* Problem statement *
Can you retype everything from the line containing "What distance keeps" down to the line containing "44.5 inches", both of those included, without changing a single character?

* Input material *
----
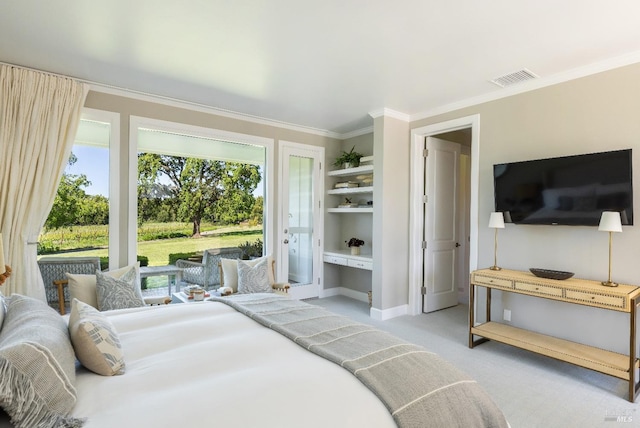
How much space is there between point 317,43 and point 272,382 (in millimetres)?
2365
----
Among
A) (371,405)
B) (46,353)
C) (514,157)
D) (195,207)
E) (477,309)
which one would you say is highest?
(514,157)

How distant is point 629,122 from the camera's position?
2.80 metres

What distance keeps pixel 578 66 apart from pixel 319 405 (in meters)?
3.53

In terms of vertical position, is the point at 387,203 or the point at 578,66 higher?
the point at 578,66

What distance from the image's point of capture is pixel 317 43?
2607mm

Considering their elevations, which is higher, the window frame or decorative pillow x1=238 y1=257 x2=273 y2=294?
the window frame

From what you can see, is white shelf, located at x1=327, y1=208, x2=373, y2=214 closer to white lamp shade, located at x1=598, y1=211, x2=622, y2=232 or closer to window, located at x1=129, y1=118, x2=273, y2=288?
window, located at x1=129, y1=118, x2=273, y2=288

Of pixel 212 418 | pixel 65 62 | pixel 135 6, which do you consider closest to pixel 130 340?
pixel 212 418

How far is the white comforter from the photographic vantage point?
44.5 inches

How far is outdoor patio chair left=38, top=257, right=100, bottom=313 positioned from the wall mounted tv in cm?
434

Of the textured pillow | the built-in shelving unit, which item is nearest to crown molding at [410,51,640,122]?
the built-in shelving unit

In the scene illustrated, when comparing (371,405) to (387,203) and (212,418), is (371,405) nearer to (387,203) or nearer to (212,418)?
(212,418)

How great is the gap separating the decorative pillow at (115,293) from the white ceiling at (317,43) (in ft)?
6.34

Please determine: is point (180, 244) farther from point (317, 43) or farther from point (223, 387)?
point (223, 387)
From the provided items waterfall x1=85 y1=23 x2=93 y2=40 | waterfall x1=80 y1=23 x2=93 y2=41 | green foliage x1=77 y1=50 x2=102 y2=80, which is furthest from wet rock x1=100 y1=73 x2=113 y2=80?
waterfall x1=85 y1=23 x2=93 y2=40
----
* Solution to this task *
What distance keeps pixel 578 66 apart from pixel 319 405 (in meters)?
3.53

In terms of vertical position, is the point at 387,203 or the point at 578,66 higher?
the point at 578,66

What distance from the image's point of capture is pixel 317 43?
2607mm

Considering their elevations, which is higher, the window frame or decorative pillow x1=238 y1=257 x2=273 y2=294?
the window frame

From what you can see, is white shelf, located at x1=327, y1=208, x2=373, y2=214 closer to white lamp shade, located at x1=598, y1=211, x2=622, y2=232 or closer to window, located at x1=129, y1=118, x2=273, y2=288?
window, located at x1=129, y1=118, x2=273, y2=288

Of pixel 212 418 | pixel 65 62 | pixel 135 6, which do you consider closest to pixel 130 340?
pixel 212 418

How far is the white comforter from the photographic vantage point?
44.5 inches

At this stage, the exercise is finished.